Amerika, Österreich und der rest der Welt – Eín nicht ganz wertfreier Blick

Stefanie Sargnagel: Iowa. Ein Ausflug nach Amerika, Rowohlt Verlag, Hamburg 2024

In ihrem neusten Werk wirft die gebürtige Wienerin Stefanie Sargnagel in ihrer Funktion als Autorin und beauftragte Lehrerin für Kreatives Schreiben an der Uni in Iowa einen ungeschminkten Blick auf ein Stück Amerika, das uns das Fürchten lehrt. So etwa, wenn die Ich-Erzählerin Stefanie S. von Waffenbesitz, Obdachlosigkeit, der omnipräsenten Vorherrschaft des Autos und der dörflichen Enge von Grinnell in Iowa berichtet und dem Gefühl, ‚zwischen Beton und Wolken langsam zerquetscht zu werden’. Ganz zu schweigen von der schlechten Esskultur in den USA, gefolgt von Übergewichtigkeit so vieler im Lande sowie Alkoholismus.

Doch damit nicht genug.

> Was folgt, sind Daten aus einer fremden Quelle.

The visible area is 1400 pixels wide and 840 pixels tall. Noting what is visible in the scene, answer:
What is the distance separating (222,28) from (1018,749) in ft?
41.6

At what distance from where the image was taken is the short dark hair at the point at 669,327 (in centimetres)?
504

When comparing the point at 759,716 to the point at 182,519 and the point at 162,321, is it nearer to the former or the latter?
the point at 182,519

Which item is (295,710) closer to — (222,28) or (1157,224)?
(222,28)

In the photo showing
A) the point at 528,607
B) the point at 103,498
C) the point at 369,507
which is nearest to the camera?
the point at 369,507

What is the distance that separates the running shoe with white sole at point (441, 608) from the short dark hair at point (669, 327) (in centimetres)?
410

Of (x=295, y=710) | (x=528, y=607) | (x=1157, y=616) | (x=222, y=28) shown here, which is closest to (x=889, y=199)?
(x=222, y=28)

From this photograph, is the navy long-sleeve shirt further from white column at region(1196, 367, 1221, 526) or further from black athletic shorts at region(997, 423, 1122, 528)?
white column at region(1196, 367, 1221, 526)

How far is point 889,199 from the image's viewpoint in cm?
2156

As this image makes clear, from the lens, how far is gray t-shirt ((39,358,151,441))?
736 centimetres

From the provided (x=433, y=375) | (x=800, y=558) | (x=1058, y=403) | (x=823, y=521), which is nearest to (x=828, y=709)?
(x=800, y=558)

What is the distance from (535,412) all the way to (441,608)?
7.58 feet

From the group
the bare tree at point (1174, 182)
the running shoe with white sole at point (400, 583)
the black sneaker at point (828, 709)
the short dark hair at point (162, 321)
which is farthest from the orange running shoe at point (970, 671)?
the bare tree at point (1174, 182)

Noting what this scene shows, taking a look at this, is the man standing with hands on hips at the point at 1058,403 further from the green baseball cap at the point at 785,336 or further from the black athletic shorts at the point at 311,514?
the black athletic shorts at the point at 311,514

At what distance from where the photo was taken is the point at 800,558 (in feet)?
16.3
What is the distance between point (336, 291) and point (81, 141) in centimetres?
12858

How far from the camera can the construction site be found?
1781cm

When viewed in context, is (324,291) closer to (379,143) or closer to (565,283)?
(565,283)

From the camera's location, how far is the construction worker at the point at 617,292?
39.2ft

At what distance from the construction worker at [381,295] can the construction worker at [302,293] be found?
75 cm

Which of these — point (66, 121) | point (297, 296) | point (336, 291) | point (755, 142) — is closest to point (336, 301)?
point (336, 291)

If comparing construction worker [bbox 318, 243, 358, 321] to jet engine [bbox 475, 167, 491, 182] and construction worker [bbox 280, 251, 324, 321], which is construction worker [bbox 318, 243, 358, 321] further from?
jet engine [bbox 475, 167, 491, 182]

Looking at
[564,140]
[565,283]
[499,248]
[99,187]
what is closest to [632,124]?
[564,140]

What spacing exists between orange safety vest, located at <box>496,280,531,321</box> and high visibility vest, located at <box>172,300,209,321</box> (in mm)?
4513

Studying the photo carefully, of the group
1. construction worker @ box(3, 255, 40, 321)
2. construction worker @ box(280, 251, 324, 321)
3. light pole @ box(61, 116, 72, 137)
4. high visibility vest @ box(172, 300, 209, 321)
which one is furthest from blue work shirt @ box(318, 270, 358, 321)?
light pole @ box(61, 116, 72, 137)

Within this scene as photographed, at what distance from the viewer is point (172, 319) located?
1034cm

Einst Land der unbegrenzten Möglichkeiten‘, scheint diese Verheißung indessen der Vergangenheit anzugehören. Sei es, wenn wir mit Stefanie S. in die ‚halbleeren Schaufenster’ der Mainstreet des Ortes blicken oder uns damit konfrontiert sehen, wie im Rahmen einer rechtsgerichteten Cancel Culture Bücher von Margaret Atwood oder der Nobelpreisträgerin Toni Morrison aus Bibliotheken reaktionärer Bundesstaaten verbannt werden. Bemerkenswert in diesem Kontext, dass Cancel Culture in Deutschland im Gegensatz zu den USA politisch eher von links kommt.

Dabei spart Sargnagel nicht mit Informationen aus ihrer Heimat und schildert prekäre Verhältnisse insbesondere von Künstlern und Künstlerinnen Ü60 in Deutschland und Österreich. So etwa ihre Begleiterin Christiane, die davon als erfolgreiche Sängerin im wahrsten Sinne des Wortes ein Lied singen kann und vom Alter her deren Mutter sein könnte. Die wahre Mutter von Stefanie S. lässt es sich allerdings nicht nehmen, diese in Grinnell zu besuchen – nachdem Christiane abgereist ist. Klar, dass Amerika von nun an über die Grenzen Iowas hinaus besichtigt werden will.

Erschütternd im Zuge dessen die Schilderung der Zustände in den Metropolen, die Stefanie S. mit ihrer Mutter bereist. So, wenn sich die „Glamour und Weltgewandtheit versprechende Stadt Los Angeles als eine Riesenobdachlosensiedlung“ Leseprobe entpuppt,  San Francisco trotz des nahe gelegenen Silicon Valley und einem Bruttoinlandsprodukt von 3,6 Billiarden an der schieren Masse Obdachloser zu ersticken droht. Auf der anderen Seite des Kontinents wiederum heißt es von Chicago, dass dort ‚die Wolkenkratzer eher beruhigend wie das Meer’ seien. Zumindest wenn man vom offenbar selbstverständlichen Besitz von Waffen in Chicago absieht. So sei etwa keine der Freundinnen der Exildeutschen Simone – Stefanie S. kennt sie aus dem Internet und ist mit ihr in einem Underground Club verabredet   nicht schon einmal in eine Schießerei geraten.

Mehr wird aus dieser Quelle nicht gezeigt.